Stated problem — Reproduce word for word the lines of the material starting at the line that contains "How far is the point at 621,539" and ending at the final line of the material, both included.

Exercise inputs —
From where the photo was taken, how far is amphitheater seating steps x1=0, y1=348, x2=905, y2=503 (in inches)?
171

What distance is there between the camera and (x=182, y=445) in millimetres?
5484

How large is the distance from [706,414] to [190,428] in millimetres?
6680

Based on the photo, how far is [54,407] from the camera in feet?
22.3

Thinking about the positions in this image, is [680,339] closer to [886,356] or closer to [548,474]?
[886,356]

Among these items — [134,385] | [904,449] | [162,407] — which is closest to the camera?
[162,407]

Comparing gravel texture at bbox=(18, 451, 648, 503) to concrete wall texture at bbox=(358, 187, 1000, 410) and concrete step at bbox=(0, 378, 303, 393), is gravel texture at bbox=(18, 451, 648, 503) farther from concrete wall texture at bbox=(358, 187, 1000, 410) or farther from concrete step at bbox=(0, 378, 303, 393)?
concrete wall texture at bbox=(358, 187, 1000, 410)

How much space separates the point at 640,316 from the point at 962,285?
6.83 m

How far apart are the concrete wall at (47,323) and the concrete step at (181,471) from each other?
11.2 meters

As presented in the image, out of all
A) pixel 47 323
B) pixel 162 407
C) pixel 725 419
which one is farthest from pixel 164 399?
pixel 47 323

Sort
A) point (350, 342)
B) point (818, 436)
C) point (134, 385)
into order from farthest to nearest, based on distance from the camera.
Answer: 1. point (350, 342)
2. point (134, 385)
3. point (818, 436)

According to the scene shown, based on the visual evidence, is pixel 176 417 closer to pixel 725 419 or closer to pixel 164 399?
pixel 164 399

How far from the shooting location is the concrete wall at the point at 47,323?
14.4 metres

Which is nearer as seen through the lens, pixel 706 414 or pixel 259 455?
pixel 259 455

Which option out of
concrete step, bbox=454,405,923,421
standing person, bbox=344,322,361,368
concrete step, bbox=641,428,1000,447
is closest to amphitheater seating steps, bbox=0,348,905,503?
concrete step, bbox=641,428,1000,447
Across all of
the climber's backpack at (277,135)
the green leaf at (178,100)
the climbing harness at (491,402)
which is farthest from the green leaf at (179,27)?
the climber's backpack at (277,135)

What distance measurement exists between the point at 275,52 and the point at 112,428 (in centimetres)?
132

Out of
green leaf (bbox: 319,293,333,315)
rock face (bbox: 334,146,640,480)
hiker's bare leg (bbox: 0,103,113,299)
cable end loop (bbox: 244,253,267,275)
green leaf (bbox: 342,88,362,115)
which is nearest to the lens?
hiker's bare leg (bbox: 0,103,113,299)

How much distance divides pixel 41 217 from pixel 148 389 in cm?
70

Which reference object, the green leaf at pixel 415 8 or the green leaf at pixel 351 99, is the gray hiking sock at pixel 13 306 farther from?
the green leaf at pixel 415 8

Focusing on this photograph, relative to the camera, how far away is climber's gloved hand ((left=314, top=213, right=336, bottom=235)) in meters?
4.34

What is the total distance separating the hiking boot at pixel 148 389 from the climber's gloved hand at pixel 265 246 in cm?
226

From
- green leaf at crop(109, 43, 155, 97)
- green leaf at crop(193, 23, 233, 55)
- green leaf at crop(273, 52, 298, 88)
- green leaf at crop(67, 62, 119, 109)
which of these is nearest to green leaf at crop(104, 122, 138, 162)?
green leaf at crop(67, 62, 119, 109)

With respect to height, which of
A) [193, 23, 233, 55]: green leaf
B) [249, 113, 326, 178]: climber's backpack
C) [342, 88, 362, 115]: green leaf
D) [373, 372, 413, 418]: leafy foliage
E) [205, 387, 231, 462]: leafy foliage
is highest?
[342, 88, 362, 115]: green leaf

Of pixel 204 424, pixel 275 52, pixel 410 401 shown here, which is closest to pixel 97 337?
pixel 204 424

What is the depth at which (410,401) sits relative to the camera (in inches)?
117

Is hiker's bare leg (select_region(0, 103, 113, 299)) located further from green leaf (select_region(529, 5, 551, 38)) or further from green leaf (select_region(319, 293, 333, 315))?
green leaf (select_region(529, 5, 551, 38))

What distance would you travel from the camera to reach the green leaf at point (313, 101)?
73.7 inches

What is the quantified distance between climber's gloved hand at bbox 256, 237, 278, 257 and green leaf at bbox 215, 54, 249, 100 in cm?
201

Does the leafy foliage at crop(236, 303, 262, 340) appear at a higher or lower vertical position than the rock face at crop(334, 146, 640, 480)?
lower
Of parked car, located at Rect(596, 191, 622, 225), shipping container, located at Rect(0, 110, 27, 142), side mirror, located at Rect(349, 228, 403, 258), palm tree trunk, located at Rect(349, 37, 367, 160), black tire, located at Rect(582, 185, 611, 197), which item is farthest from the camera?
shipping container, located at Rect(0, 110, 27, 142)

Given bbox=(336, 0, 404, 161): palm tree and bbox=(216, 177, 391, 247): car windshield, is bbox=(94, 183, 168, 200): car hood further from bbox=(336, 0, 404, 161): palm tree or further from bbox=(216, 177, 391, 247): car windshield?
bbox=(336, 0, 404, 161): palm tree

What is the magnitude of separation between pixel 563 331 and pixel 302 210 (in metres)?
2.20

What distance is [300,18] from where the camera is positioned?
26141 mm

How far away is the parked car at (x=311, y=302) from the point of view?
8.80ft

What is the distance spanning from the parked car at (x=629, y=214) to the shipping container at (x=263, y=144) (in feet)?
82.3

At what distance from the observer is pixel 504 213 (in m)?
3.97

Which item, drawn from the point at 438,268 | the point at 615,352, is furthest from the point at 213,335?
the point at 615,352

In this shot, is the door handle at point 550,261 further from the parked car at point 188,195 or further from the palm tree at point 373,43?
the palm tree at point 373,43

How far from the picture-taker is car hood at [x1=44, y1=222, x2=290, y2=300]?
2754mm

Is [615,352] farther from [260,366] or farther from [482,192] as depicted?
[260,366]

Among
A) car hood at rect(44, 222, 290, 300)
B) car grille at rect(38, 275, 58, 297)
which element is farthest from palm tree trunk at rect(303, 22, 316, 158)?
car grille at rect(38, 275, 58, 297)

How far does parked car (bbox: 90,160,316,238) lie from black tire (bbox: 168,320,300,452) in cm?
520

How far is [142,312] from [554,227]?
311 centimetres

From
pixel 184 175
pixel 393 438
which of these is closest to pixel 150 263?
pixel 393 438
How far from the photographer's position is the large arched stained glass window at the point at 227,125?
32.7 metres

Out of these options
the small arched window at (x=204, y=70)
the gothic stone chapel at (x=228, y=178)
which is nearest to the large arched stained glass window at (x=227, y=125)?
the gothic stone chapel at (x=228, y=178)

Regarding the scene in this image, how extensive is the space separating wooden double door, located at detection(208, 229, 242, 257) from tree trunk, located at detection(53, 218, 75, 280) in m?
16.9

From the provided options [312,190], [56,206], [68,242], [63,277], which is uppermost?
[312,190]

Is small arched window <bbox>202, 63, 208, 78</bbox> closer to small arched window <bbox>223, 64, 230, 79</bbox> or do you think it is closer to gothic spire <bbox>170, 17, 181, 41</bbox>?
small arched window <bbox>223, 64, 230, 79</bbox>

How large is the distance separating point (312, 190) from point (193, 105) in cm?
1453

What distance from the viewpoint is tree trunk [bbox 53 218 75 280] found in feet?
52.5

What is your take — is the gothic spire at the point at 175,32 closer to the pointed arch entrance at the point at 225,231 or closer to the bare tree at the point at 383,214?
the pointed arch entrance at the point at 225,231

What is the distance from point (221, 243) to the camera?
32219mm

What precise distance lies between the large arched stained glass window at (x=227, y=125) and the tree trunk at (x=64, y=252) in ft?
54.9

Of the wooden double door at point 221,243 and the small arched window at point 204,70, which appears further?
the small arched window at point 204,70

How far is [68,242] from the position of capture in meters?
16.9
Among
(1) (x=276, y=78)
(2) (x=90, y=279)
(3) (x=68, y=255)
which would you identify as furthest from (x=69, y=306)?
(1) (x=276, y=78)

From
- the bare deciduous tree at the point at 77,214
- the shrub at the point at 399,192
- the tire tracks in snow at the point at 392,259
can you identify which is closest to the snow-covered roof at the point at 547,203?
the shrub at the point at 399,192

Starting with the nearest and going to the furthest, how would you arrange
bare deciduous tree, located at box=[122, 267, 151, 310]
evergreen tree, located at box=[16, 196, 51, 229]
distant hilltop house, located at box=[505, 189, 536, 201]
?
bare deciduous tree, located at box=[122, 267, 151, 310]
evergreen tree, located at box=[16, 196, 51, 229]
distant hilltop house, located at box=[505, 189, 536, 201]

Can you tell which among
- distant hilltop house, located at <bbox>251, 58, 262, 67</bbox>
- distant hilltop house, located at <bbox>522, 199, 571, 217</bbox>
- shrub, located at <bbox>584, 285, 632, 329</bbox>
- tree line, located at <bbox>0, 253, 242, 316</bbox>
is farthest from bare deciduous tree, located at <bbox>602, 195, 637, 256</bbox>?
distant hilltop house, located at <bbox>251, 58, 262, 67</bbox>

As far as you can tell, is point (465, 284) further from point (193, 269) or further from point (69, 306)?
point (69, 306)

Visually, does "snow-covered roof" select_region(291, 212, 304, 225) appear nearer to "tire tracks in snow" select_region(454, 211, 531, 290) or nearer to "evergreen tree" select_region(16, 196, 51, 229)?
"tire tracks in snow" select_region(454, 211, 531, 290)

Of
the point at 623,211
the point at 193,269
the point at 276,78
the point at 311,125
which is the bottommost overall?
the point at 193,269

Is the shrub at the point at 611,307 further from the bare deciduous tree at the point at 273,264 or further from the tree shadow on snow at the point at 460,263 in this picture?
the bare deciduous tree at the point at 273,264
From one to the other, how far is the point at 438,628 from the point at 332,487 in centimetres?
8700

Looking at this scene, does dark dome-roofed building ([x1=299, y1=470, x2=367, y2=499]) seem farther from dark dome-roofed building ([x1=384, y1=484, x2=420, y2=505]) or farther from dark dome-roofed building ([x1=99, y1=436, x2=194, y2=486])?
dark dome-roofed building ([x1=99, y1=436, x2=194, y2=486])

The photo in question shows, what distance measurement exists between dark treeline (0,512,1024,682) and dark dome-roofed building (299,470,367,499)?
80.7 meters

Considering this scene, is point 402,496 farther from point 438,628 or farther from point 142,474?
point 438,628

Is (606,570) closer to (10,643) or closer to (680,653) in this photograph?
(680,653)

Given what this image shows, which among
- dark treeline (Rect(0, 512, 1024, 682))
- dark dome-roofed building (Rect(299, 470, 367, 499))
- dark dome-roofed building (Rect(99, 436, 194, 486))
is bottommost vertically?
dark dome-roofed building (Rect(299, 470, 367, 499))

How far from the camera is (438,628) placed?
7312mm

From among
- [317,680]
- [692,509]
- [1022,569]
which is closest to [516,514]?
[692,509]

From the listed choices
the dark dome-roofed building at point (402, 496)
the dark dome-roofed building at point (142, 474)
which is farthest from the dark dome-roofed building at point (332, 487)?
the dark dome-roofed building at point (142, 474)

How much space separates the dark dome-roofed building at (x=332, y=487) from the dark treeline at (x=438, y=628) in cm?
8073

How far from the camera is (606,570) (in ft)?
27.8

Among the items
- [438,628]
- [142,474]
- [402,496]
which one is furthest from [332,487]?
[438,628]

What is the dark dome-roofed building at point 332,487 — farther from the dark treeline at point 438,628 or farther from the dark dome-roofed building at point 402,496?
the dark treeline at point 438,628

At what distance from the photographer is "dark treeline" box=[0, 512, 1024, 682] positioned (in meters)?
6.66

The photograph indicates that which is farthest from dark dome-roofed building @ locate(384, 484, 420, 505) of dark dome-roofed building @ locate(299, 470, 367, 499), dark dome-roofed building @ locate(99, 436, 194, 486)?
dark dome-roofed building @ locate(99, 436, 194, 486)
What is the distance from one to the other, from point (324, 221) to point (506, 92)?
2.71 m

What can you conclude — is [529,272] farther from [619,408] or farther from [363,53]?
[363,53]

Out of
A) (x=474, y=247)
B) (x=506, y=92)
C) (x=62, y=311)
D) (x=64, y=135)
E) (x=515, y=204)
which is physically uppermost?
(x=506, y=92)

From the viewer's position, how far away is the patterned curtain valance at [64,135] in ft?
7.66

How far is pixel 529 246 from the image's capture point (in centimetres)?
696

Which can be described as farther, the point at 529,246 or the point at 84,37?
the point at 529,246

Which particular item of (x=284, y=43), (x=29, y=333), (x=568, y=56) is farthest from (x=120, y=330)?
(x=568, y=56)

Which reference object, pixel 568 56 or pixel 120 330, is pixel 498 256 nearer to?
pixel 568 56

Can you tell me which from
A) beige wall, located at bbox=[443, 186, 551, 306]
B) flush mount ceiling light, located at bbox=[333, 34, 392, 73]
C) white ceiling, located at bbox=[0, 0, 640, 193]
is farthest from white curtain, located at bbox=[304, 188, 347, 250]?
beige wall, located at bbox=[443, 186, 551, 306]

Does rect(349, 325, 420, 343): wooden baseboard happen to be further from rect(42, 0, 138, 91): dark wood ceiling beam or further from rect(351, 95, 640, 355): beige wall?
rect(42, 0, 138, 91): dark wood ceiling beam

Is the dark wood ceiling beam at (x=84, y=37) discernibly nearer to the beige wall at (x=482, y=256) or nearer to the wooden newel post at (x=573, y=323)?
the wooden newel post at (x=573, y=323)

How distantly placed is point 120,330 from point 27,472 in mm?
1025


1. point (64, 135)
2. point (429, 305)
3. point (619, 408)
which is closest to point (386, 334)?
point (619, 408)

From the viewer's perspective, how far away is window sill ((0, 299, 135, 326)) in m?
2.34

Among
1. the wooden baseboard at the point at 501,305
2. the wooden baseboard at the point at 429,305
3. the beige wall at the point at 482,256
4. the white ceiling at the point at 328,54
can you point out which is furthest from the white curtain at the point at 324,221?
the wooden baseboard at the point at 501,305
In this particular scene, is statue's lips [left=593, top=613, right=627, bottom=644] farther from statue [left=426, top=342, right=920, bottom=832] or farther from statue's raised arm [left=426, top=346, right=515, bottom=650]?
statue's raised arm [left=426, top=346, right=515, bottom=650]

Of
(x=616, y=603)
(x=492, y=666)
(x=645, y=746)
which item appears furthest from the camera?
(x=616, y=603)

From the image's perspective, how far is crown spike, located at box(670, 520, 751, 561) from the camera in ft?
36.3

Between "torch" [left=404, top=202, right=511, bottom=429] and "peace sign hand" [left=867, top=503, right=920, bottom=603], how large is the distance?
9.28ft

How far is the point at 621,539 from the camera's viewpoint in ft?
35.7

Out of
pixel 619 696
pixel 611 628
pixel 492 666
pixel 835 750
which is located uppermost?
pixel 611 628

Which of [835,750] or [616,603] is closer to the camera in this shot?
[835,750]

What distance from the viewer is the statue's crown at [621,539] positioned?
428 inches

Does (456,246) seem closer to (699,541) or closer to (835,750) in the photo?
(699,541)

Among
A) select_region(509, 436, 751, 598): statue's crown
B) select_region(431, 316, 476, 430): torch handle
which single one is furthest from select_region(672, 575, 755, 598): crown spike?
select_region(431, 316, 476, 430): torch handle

Answer to this task —
How far is the point at 621,539 from the camera's viewpoint in ft?
35.7

Out of
pixel 619 696
pixel 611 628
pixel 492 666
pixel 835 750
which is located uppermost?
pixel 611 628

Which of [835,750] or [616,603] is closer to the camera in this shot?
[835,750]

What distance from the viewer is the statue's crown at [621,539] positioned?
428 inches

Does (456,246) seem closer to (699,541) or closer to (835,750) in the photo?
(699,541)

Among
A) select_region(509, 436, 751, 598): statue's crown
B) select_region(431, 316, 476, 430): torch handle
which single one is furthest from select_region(672, 575, 755, 598): crown spike?
select_region(431, 316, 476, 430): torch handle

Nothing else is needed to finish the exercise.